The US Patent Office sees no history, hears no history—unless it's in patents.

An IBM software engineer sketches out a pending patent. IBM has acquired more US patents than any other company for more than 20 years in a row. (Jared Lazarus/Feature Photo Service for IBM)
An IBM software engineer sketches out a pending patent. IBM has acquired more US patents than any other company for more than 20 years in a row. (Jared Lazarus/Feature Photo Service for IBM)
IBM

The Electronic Frontier Foundation is bringing light to what it calls a "stupefyingly mundane" patent on e-mail technology, given not to a patent troll hiding in a small office but to one of the world's largest technology corporations.

IBM lawyers wrangled with the US Patent and Trademark Office for years over their bizarre and alarming alternative history, in which IBM invented out-of-office e-mail—in 2010. US Patent No. 9,547,842, "Out-of-office electronic mail messaging system" was filed in 2010 and granted about six weeks ago.

The "invention" represented in the '842 patent is starkly at odds with the real history of technology, accessible in this case via a basic Google search. EFF lawyer Daniel Nazer, who wrote about the '842 patent in this month's "Stupid Patent of the Month" blog post, points to an article on a Microsoft publicity page that talks about quirky out-of-office e-mail culture dating back to the 1980s, when Microsoft marketed its Xenix e-mail system (the predecessor to today's Exchange.)

IBM offers one feature that's even arguably not decades old: the ability to notify those writing to the out-of-office user some days before the set vacation dates begin. This feature, similar to "sending a postcard, not from a vacation, but to let someone know you will go on a vacation," is a "trivial change to existing systems," Nazer points out. But patent lawyers have long been able to add trivial features to well-known technology in order to get software patent grants.

Nazer goes on to identify some major mistakes made during the examination process. The examiner never considered whether the software claims were eligible after the Supreme Court's Alice v. CLS Bank decision, which came in 2014, and in Nazer's view, the office "did an abysmal job" of looking at the prior art.

"[T]he examiner considered only patents and patent applications," notes Nazer.
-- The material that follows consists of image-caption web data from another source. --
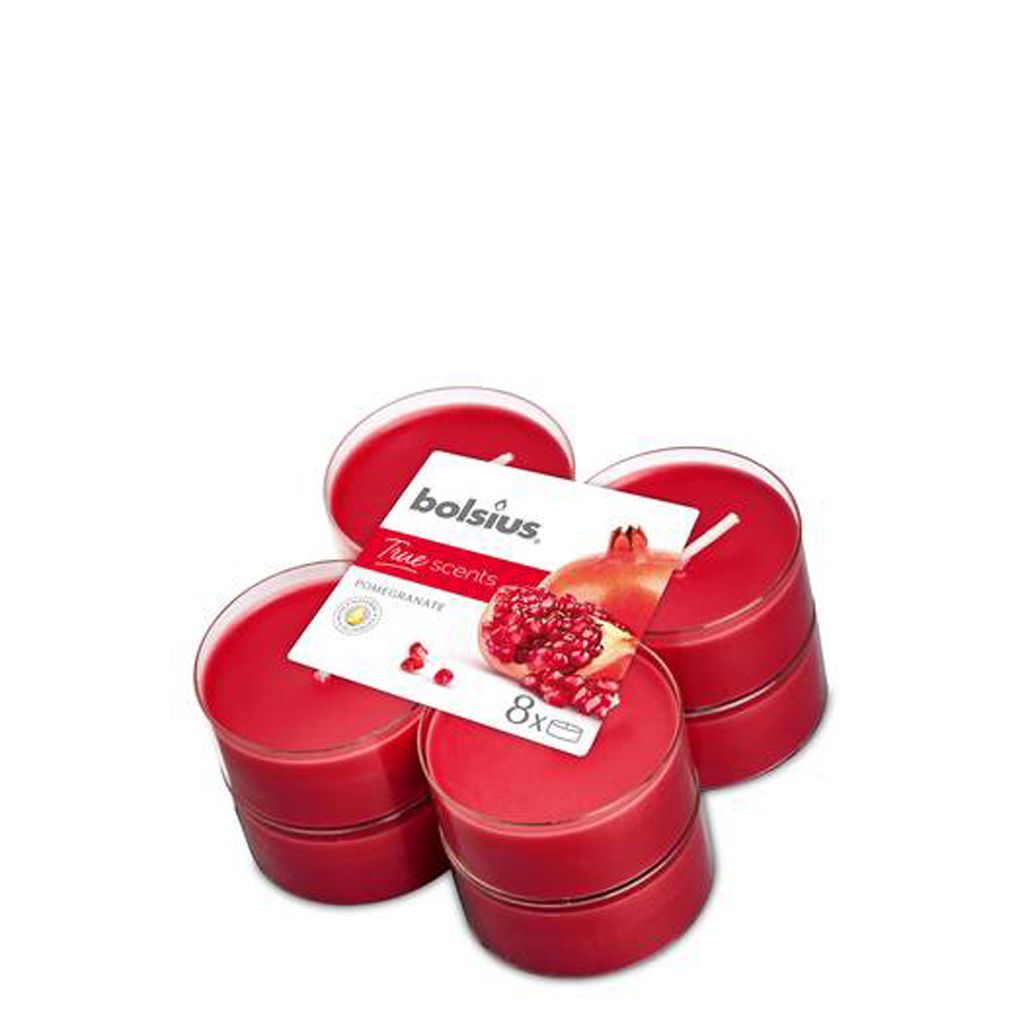 Bolsius Maxi-Lumières Grenade 8 pièces Image du produit 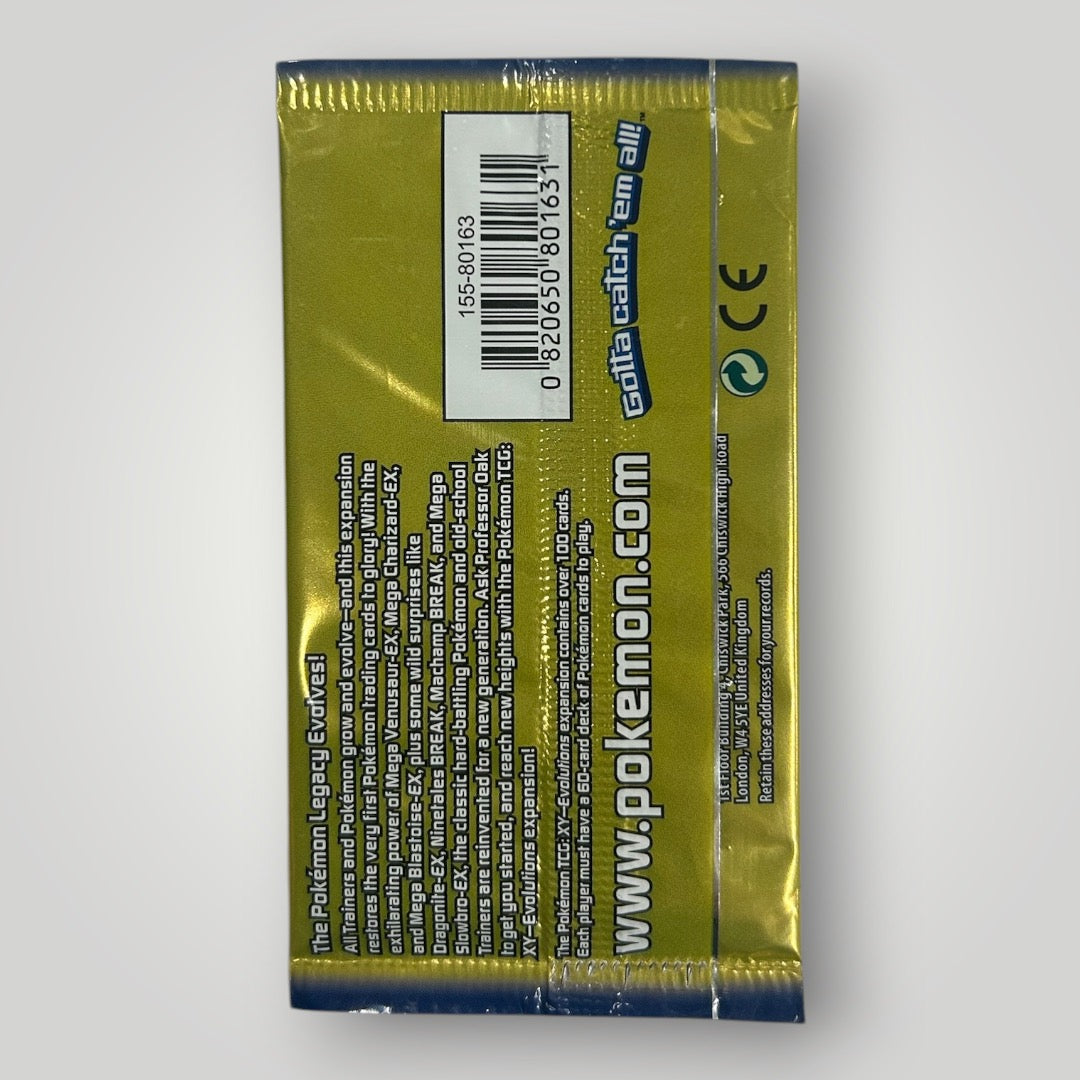 Pokémon XY evolutions 3-Card booster pack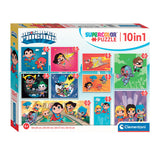 Clementoni Legpuzzel Super Color 10in1 DC Comics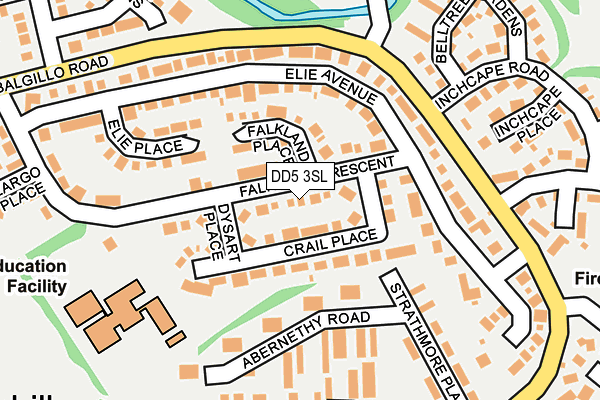 DD5 3SL map - OS OpenMap – Local (Ordnance Survey)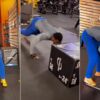 Ngezana, antrenament „spartan”! Fundașul FCSB-ului „îndoaie” fiarele pentru a fi pregătit în noul sezon.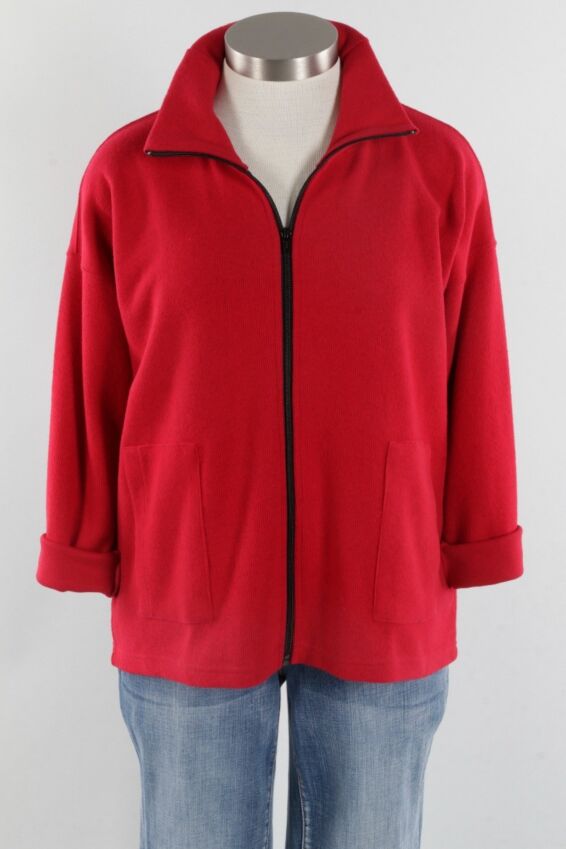 Zippy Jacket - Cherry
The office "never considered any of the many, many, existing real-world systems that pre-dated IBM's application."

Today, IBM is one of the companies pushing Congress to roll back Alice and allow more types of software patents. "If they succeed, perhaps IBM can finally get a patent on shorter meetings," writes Nazer, referring to an actual IBM patent application that was rejected as overly abstract.

Update 3:53 pm: Asked about EFF's criticisms of the patent, an IBM spokesperson said that "IBM has decided to dedicate the patent to the public." The company notified USPTO today that it will forego its rights to the patent.